Hellas Verona di Redazione , 21/10/2020 17:24

Rimettere Kalinic al centro del Villaggio

Kalinic nella foto Grigolini/Hellas Verona

Ha bisogno di sentirsi dannatamente importante Nikola Kalinic. Carattere difficile, personalità forte, ego da non sottovalutare: al punto da farsi cacciare dopo una partita dal Mondiale in Russia due anni fa dopo uno scazzo con il ct Dalic. Motivo? Kalinic si era rifiutato di entrare in campo per un mal di schiena. La Croazia poi avrebbe raggiunto una storica finale contro la Francia. Certo, Kalinic formalmente si può considerare vicecampione del mondo in carica, ma quell'episodio rivela come l'attaccante di Salona non sia precisamente un'educanda.

Per questo risulta ancora più rilevante la sua dichiarazione sul perché, a 32 anni, ha scelto il Verona: “Perché voglio giocare e perché c'è Juric”. In queste due affermazioni non vi è nulla di banale o compiaciuto, non vi è traccia di paraculaggine o ruffianeria. E' semplicemente la verità.

Kalinic, dopo 38 gol in serie A in quattro stagioni tra Fiorentina, Milan e Roma, e 160 marcature in carriera, arriva all'Hellas per tornare protagonista. Con la benedizione di un tecnico suo connazionale e corregionale (entrambi sono spalatini-dalmata) e nativo di quella Spalato dove Kalinic invece è cresciuto calcisticamente ed stato goleador in due stagioni tra il 2007 e 2009.

Insomma Kalinic per tornare a fare quello che sa, cioè gol, sentiva bisogno in qualche modo di aria di casa. Al punto da rinunciare alla montagna di soldi del Besiktas. Il giocatore si conosce: stazza fisica imponente, tecnica e capacità di palleggio, senso del gol, visione di gioco (leggi assist) e capacità di svariare su tutto il fronte offensivo. Talento di razza incapace di sfondare ai più grandi livelli (leggi il fallimento all'Atletico Madrid, o le annate mediocri al Milan e alla Roma) proprio per quel carattere un po' balcanico, quindi anarcoide, sfrontato ed egocentrico che gli è costato persino un mondiale irripetibile.

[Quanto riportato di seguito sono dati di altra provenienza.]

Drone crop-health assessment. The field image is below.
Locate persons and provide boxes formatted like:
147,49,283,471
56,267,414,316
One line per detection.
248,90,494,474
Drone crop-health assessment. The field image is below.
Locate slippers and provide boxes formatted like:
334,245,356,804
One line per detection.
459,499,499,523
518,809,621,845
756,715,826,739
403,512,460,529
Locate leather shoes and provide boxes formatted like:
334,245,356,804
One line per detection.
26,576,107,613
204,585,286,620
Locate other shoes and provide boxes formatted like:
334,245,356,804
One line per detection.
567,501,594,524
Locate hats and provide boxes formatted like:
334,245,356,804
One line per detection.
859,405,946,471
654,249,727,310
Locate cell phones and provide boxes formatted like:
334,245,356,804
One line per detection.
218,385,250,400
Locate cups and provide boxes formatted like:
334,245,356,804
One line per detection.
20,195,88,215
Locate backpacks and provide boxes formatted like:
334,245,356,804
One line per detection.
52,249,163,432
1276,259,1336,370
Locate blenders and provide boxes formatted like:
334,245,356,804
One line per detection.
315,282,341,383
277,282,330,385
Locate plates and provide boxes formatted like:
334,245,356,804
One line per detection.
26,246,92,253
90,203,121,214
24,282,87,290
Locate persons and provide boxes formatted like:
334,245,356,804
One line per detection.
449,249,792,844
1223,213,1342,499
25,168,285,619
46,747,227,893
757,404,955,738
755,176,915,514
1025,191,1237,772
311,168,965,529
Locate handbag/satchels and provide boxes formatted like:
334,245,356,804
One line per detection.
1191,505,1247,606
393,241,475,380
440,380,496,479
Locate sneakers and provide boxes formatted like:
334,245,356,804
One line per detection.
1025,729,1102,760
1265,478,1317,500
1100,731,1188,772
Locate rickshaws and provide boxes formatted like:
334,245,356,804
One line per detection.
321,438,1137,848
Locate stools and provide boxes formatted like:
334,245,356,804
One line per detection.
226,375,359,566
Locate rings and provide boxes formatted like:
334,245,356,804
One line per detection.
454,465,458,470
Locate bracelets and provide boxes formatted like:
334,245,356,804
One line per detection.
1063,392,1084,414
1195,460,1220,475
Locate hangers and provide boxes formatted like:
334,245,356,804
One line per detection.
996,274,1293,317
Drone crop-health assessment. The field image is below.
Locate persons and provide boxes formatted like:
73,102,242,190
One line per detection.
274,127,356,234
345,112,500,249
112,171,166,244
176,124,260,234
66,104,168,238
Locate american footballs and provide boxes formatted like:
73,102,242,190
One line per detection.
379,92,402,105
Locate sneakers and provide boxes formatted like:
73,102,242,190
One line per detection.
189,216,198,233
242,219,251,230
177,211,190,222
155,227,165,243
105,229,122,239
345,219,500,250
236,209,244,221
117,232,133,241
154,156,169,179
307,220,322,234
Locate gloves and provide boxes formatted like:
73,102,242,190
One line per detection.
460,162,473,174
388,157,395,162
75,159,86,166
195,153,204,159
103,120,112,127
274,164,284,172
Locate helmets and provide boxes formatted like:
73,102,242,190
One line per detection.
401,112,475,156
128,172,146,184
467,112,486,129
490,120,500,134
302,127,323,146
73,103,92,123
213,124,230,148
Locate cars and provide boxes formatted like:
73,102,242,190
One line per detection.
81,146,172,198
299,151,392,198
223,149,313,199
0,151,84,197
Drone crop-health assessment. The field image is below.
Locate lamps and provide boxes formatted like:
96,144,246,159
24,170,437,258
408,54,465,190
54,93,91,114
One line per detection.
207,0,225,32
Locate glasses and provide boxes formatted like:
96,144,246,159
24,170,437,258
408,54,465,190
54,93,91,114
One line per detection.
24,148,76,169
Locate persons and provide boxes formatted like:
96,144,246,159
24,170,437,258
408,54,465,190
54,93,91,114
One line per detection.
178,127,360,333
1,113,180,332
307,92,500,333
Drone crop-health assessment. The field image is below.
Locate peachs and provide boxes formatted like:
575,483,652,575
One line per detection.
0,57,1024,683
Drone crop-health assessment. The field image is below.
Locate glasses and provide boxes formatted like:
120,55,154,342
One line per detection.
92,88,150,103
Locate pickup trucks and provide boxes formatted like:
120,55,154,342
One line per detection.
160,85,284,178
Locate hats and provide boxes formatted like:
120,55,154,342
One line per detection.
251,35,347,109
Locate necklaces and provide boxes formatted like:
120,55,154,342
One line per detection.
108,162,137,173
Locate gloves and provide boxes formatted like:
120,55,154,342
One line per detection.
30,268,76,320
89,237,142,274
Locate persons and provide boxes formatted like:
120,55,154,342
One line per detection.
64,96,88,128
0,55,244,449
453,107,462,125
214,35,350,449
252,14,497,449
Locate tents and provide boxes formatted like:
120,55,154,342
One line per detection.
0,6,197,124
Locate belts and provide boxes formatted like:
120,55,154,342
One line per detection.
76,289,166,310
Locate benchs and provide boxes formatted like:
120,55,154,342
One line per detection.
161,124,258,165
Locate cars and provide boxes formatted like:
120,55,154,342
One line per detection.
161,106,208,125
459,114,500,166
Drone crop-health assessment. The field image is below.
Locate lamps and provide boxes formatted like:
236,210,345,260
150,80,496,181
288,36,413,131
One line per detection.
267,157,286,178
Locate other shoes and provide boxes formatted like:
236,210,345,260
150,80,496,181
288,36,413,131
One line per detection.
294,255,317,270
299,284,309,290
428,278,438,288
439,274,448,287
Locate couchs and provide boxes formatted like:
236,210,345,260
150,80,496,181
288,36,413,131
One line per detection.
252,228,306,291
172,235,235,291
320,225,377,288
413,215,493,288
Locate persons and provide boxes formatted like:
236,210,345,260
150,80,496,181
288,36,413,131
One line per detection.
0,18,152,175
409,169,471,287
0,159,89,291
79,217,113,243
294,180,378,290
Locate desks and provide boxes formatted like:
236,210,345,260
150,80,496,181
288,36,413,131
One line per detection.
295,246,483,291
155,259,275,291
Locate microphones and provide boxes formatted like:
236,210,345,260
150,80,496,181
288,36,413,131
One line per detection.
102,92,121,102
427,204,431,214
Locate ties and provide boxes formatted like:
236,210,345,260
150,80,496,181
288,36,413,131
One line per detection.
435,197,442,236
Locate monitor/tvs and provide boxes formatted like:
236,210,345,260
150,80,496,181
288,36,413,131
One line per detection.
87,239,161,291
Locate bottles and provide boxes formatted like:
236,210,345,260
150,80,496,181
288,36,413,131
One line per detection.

Kalinic non sopporta di sentirsi comprimario, la panchina o il part-time lo intristiscono. Per questo Verona ha tutto per essere la sua piazza e Juric il suo allenatore. Kalinic non è Toni (ma quanti in Europa lo sono da vent'anni a questa parte?), ma è il centravanti che da un po' mancava da queste parti. E checché ne dica Setti, non è stata nemmeno tutta questa follia: il suo rimanente anno di contratto con l''Atletico (3 mln di euro) è stato spalmato su due, con il club castigliano che contribuisce non poco agli 1,5 milioni del primo anno, salvo poi (in base al rendimento del giocatore) ricevere un pagamento posticipato di massimo 5 milioni (il valore di un buon centrocampista di A). Per dire, Pazzini e di Stepinsky (questa sì una follia) sono costati di più.

Piuttosto Kalinic è una delle operazioni più intelligenti di Setti a Verona. Un "top player" nella fascia media-bassa della classifica.